Abstract Human cytomegalovirus (HCMV) transmission from mother to fetus is implicated in ~15% of stillbirths and ~16,000 birth defects annually in the US. HCMV is also the major viral cause of medical complications associated with bone marrow and organ transplantation. Passive immunization using anti-HCMV enriched human immune globulin (HIG) has shown promising activity for both indications. HIG is a complex, variable product that may cause side effects from off-target antibody binding. A monoclonal antibody (mAb) offers qualitative advantages over HIG including potency, safety, production efficiency and quality control. Trellis Bioscience has discovered a high affinity native human mAb (TRL345) against the most conserved site on the HCMV virion (gB AD-2 Site I). TRL345 is a human IgG1kappa (G1m1,17 (z,a); Km3 allotype) monoclonal antibody cloned from human B lymphocytes. This mAb neutralized 15 out of 15 clinical isolates of all four major serotypes. It protected all of the specialized cell types relevant to human pathology. It was also fully protective in a model of human placental fragments grown as tissue explants ex vivo. This published work was completed under a Phase I/II SBIR grant. A Master Cell Bank has been developed that expresses TRL345 in CHO cells at a commercially useful level (1.74 g/L) at the 250L GMP scale. All IND-enabling analytical work has been completed, including GLP toxicology in rats and tissue reactivity profiling. With SBIR CRP funding, the first clinical lot has been manufactured yielding sufficient material for Phase 1 and 2 human clinical trials. We propose here to conduct a Phase 1 single ascending dose clinical trial in healthy volunteers.

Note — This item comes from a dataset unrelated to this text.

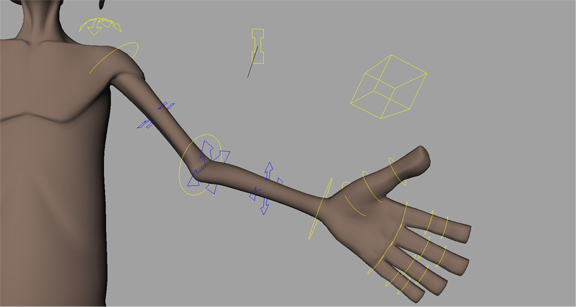 FK/ IK Arm.  The arms can be controlled in both FK and IK. Both can be squashed and stretched for quick cartoon movement.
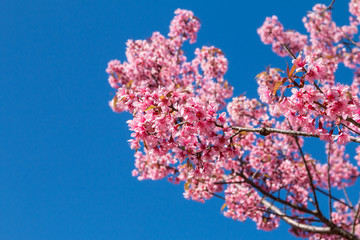 Wild Himalayan Cherry with blue sky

抽象的 人类巨细胞病毒 (HCMV) 从母亲传播给胎儿与约 15% 的死产和胎儿有关 美国每年约有 16,000 例出生缺陷。 HCMV 也是相关医疗并发症的主要病毒原因 与骨髓和器官移植。使用富含抗 HCMV 的人体免疫进行被动免疫 球蛋白 (HIG) 对于这两种适应症都显示出有希望的活性。 HIG 是一种复杂、多变的产品，可能 导致抗体结合脱靶产生副作用。单克隆抗体 (mAb) 具有质量优势 HIG 的主要内容包括效力、安全性、生产效率和质量控制。 Trellis Bioscience 发现 针对 HCMV 病毒颗粒上最保守的位点（gB AD-2 位点）的高亲和力天然人单克隆抗体 (TRL345) 我）。 TRL345 是从人 B 克隆的人 IgG1kappa (G1m1,17 (z,a); Km3 同种异型) 单克隆抗体 淋巴细胞。该 mAb 中和了所有四种主要血清型的 15 种临床分离株中的 15 种。它保护了所有 与人类病理学相关的特殊细胞类型。它在人类胎盘模型中也具有完全保护作用 片段作为组织外植体离体生长。这项发表的工作是在 I/II 期 SBIR 资助下完成的。 已开发出主细胞库，可在 CHO 细胞中以商业可用水平表达 TRL345 (1.74 g/L) 在 250L GMP 规模下。所有支持 IND 的分析工作均已完成，包括 GLP 毒理学 在大鼠和组织反应性分析中。在 SBIR CRP 的资助下，第一个临床批次已经生产出来 为第一阶段和第二阶段人体临床试验提供足够的材料。我们在此建议进行第一阶段单曲 在健康志愿者中进行的剂量递增临床试验。